After you have created your test and you have added virtual users (VUs) to it, you might want to verify that the virtual user scripts are working properly. You can use Eggplant Performance Test Controller for this action, but you could instead use an integrated development environment (IDE), if you have one configured. See Compilers and IDEs for detail about setting this preference.

The benefits of using an IDE are the ability to set breakpoints and "watching" variables. See 7 Ways to Look at the Values of Variables While Debugging in Visual Studio for more information. For example, you might want to view all of a given response object's properties rather than writing out specific values in the VU's event log.

Before debugging your virtual user scripts, make sure you have specified an IDE for the language you are using in the Eggplant Performance Compilers and IDEs preferences.

To debug a virtual user group, navigate to the test and select the virtual user group from the list. Then, click the Debug VU Group icon in the upper right portion of the Virtual User Groups tab, which opens the relevant IDE specified in the Compilers and IDEs preferences (i.e., Eclipse for Java, Visual Studio for C#).

When you click Debug VU Group, Eggplant Performance creates a new project in the IDE of your choice for that test. You can debug your test script or virtual user script by setting breakpoints in the IDE, then running the script.

When you run or debug a script in the associated IDE, the VU web log or VU event log opens in Eggplant Performance and updates live as the script executes.

Microsoft Visual Studio IDE with Eggplant Performance Studio, debugging a script.
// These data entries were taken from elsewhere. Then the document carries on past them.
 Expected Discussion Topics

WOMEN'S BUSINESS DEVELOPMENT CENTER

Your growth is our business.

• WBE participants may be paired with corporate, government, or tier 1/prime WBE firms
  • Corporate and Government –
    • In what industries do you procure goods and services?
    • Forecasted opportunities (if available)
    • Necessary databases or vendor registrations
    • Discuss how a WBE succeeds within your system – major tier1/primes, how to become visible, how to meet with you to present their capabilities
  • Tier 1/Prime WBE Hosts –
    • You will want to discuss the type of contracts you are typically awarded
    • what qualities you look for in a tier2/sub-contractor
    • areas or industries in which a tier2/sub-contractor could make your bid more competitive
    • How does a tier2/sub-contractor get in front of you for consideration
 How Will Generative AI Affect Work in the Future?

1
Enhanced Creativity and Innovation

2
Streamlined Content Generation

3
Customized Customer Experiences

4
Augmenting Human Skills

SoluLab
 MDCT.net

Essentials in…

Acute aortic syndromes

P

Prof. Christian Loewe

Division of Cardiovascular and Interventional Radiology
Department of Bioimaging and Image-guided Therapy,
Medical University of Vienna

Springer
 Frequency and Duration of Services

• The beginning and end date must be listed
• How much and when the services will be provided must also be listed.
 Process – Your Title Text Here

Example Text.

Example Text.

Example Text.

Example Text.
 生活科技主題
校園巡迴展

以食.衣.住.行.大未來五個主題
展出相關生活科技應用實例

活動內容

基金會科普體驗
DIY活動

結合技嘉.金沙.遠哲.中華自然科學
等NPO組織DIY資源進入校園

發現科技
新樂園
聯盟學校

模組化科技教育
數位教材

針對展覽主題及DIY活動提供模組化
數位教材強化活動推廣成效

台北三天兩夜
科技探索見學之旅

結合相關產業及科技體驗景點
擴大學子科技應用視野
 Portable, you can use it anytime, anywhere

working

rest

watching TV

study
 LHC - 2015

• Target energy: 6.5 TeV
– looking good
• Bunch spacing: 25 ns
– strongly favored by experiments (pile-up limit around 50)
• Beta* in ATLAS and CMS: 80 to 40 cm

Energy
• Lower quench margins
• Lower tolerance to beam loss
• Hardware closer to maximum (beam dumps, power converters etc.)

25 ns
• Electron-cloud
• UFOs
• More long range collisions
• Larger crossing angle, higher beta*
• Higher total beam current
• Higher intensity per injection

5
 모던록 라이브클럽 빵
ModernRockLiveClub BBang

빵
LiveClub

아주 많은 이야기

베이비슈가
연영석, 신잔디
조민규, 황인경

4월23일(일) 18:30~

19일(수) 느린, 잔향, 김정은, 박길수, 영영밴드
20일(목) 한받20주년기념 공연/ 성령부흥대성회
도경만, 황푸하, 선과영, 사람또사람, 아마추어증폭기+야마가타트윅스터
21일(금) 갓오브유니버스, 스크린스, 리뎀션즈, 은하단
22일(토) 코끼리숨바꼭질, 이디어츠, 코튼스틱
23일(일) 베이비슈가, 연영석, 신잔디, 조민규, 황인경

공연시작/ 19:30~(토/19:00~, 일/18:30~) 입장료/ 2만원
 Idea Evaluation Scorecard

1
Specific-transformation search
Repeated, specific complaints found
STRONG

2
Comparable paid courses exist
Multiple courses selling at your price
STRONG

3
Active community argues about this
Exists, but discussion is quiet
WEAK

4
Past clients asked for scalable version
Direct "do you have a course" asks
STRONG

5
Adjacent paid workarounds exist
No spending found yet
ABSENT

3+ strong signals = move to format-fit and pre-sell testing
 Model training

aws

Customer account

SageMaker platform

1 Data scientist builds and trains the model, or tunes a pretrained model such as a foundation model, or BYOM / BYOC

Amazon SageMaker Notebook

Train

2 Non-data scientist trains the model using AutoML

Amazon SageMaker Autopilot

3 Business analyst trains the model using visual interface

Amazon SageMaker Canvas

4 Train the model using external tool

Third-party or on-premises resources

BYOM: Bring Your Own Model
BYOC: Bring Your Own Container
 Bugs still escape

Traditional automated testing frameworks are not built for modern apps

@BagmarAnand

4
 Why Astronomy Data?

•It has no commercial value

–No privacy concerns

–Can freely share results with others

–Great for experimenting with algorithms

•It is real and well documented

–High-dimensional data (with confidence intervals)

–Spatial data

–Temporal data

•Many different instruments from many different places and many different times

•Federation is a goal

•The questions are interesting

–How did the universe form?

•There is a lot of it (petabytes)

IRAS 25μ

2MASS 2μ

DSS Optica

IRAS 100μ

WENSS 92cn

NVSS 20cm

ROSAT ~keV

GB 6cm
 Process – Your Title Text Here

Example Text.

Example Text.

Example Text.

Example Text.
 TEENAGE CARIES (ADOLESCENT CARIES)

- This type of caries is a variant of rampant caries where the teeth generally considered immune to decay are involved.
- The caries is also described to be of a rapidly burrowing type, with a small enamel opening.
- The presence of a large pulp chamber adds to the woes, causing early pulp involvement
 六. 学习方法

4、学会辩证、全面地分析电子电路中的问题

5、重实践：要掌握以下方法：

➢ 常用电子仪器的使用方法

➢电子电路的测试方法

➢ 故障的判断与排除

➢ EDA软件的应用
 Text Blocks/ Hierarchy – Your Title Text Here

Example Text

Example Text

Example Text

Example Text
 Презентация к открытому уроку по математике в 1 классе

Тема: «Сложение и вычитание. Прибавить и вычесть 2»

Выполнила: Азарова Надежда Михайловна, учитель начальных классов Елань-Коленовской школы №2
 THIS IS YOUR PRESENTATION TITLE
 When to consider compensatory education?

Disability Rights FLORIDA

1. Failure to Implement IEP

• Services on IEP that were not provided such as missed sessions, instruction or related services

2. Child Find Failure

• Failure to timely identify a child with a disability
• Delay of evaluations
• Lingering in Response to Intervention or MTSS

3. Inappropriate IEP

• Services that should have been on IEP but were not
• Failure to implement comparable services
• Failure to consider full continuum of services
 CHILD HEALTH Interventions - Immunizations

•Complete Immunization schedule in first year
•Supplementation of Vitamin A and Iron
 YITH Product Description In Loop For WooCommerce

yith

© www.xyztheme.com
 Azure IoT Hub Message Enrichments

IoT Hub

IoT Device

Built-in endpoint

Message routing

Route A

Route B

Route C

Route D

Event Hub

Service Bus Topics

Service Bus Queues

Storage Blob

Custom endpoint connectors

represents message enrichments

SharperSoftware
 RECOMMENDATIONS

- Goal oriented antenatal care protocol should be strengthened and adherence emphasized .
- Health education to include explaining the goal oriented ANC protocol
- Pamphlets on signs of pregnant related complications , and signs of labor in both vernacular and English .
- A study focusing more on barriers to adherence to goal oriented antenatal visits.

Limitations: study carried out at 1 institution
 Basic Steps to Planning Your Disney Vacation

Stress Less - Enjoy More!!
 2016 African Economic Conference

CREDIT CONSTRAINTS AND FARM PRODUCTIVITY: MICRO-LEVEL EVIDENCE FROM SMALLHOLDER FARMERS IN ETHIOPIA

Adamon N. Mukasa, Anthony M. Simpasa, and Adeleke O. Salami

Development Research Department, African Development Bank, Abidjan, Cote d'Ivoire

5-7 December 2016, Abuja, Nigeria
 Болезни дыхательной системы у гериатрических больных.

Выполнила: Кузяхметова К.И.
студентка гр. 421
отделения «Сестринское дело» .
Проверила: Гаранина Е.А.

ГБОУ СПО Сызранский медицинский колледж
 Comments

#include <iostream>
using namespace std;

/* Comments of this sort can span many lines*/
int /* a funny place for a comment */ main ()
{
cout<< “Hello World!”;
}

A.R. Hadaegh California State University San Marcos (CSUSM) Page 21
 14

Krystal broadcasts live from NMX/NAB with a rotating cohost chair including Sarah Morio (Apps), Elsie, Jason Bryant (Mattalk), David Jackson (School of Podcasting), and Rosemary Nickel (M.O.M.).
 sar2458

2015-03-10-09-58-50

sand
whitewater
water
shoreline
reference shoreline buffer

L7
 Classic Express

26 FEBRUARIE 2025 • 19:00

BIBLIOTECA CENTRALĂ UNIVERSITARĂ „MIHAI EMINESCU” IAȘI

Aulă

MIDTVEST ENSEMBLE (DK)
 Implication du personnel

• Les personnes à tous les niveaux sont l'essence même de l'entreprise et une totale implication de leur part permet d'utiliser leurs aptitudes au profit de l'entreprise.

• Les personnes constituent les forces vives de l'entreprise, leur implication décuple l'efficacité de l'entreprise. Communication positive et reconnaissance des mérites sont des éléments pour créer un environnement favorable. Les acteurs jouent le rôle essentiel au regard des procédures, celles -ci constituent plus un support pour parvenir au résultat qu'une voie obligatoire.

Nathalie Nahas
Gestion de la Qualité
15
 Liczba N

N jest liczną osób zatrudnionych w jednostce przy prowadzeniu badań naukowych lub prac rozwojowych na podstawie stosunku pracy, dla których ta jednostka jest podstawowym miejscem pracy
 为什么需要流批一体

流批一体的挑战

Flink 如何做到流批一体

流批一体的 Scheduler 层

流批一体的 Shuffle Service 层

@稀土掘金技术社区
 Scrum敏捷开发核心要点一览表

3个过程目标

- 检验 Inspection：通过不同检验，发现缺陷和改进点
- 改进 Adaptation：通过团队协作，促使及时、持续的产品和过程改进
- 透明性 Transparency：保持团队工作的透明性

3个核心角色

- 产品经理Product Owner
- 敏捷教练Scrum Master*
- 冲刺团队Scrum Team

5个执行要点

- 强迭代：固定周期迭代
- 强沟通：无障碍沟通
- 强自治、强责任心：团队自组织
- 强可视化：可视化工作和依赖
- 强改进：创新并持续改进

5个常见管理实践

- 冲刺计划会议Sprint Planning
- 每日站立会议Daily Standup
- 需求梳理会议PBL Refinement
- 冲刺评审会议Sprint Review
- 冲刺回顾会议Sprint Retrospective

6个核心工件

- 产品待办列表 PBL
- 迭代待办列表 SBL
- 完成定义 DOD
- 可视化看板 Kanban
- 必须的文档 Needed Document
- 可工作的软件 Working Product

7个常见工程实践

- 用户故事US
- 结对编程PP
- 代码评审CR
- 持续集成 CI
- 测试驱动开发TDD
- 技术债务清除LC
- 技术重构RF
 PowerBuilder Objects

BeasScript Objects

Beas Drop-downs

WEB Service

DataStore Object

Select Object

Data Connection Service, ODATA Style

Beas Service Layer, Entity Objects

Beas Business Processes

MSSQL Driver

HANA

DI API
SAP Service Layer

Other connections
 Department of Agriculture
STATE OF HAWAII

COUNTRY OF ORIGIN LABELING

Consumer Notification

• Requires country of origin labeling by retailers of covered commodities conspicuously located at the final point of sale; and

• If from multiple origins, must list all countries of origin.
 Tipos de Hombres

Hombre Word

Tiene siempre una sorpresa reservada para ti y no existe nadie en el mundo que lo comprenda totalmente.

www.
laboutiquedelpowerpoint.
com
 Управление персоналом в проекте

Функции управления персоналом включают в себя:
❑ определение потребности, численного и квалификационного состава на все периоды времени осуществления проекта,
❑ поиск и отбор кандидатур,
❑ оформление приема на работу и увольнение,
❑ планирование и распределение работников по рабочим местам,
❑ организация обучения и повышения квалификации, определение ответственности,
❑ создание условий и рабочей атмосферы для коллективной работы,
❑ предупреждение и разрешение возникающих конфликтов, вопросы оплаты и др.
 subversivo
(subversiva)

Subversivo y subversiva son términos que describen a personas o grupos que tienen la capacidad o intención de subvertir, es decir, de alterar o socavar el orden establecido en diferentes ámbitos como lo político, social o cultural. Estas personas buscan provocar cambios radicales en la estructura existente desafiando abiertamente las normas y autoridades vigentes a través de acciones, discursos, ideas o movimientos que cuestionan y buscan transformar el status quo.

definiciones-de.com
When the script is run in the IDE, most of the virtual user group settings are preserved. However, some are overridden:

  • Iterations: The script executes only once.
  • Ramp-up: Only one VU will run.

The debug option works by generating a source code file containing all the runtime options, data options, and so forth, for the VU group in question. Therefore, the debug project in Visual Studio or Eclipse contains these settings as they were at the time the debug project was created (i.e., when the Debug VU Group button was pressed). The project is effectively a snapshot in time of the test. If you change any of the test options, you must regenerate the source code file by clicking Debug VU Group again.